__Zu bearbeitende Aufgaben__:
1) Ändere im Text über Busek und Magris den Abschnitt zwischen „Sterben in gekrümmter“ und „geschrieben.“ einschließlich, indem du „Mitteleuropäers“ durch „Europäers“ ersetzt.
2) Erkläre in ein bis drei Sätzen, warum im Text über Busek und Magris in letzter Zeit viel an die beiden gedacht wurde.
3) Setze den Text über Busek und Magris nach seinem letzten Satz fort.

__Text zur Analyse__:
==============================

Sterben in gekrümmter
Zeit
Genau an dem Tag, an dem der Tod des Mitteleuropäers
Erhard Busek bekannt wird, erhalte ich die Nachricht vom Erscheinen eines neuen
Buches des Mitteleuropäers Claudio Magris auf Deutsch: „Gekrümmte Zeit in
Krems“ (aus dem Italienischen von Anna Leube) bei Hanser. Vor fast drei Jahren
habe ich hier darüber
geschrieben.
In letzter Zeit habe ich viel an die beiden – Busek
und Magris – gedacht, jeweils in Zusammenhang mit dem Krieg in der Ukraine, der
mich viel über die Unterschiede zu den jüngsten Kriegen am Balkan nachdenken
ließ. Als der Krieg, der mit der Aufteilung Jugoslawiens endete, begann, saß
ich zufällig mit Claudio Magris im Café Ritter in der Mariahilferstraße in
Wien.

==============================

__Angezeigte Daten__:

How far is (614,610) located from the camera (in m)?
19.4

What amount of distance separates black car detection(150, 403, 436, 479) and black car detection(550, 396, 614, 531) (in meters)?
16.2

==============================

__Antworten__:
1)
Sterben in gekrümmter
Zeit
Genau an dem Tag, an dem der Tod des Europäers
Erhard Busek bekannt wird, erhalte ich die Nachricht vom Erscheinen eines neuen
Buches des Europäers Claudio Magris auf Deutsch: „Gekrümmte Zeit in
Krems“ (aus dem Italienischen von Anna Leube) bei Hanser. Vor fast drei Jahren
habe ich hier darüber
geschrieben.

2) Die schreibende Person dachte jeweils im Zusammenhang mit dem Krieg in der Ukraine an Busek und Magris. Dieser Krieg ließ sie viel über die Unterschiede zu den jüngsten Kriegen am Balkan nachdenken.

3)
Schockiert im Café
Ritter
Beide schockiert, der gefeierte Wissenschaftler und
Autor, Spezialist für die europäische Literatur besonders im Donauraum,
Kommentator italienischer Politik im „Corriere della Sera“, darin von ähnlicher
Bedeutung wie sein Vorgänger Pier Paolo Pasolini, literarischer Autor und ich,
der ihn als Radiojournalist kennengelernt hatte. Wir sprachen über die
„einzige“ – wenn auch unmögliche „pazifistische Option“ und fühlten uns wie vor
den Kopf geschlagen…
Als ich später mehrfach Sarajewo besuchte, kam dieses
Gefühl immer wieder auf. Zerschossene Häuser, Rundfunkkolleg*innen, die von
gefallenen Kollegen erzählten und auf die entsprechenden Fotos an der Pinnwand
des Büros deuteten. Gegenüber des Hauses, in dem ich meine ersten Lebensjahre
verbrachte, klaffte eine Baulücke – ein Bombentreffer, erzählten die Eltern,
auch „unser“ Haus wurde im Zweiten Weltkrieg von denselben Bomben halb
zerstört. Auch an die Ruine des alten Dianabades in Wien kann ich mich
erinnern.
Der Donauraum und
Mitteleuropa
Nun also die Ukraine, sehr seltsame Kommentare, Ängste
und Ratlosigkeit vielerorts. Und dann der Tod des langjährige Vorsitzenden des
Instituts für den Donauraum und Mitteleuropa, der meine und unsere Arbeit bei
„Radio Nachbar in Not“ während des Kosovokrieges so unterstützt hat, sich
wirklich für die Dissidenten in Österreichs Nachbarländern und darüber hinaus
schon lange vor 1989 eingesetzt hat. Das fällt mir noch früher ein als Erhard
Buseks Vorsitz in der ÖVP oder seine Zeit als Vizekanzler. Im Gegensatz zu
vielen anderen aber hat er gezeigt, dass man als Vizebürgermeister in Wien viel
bewegen kann.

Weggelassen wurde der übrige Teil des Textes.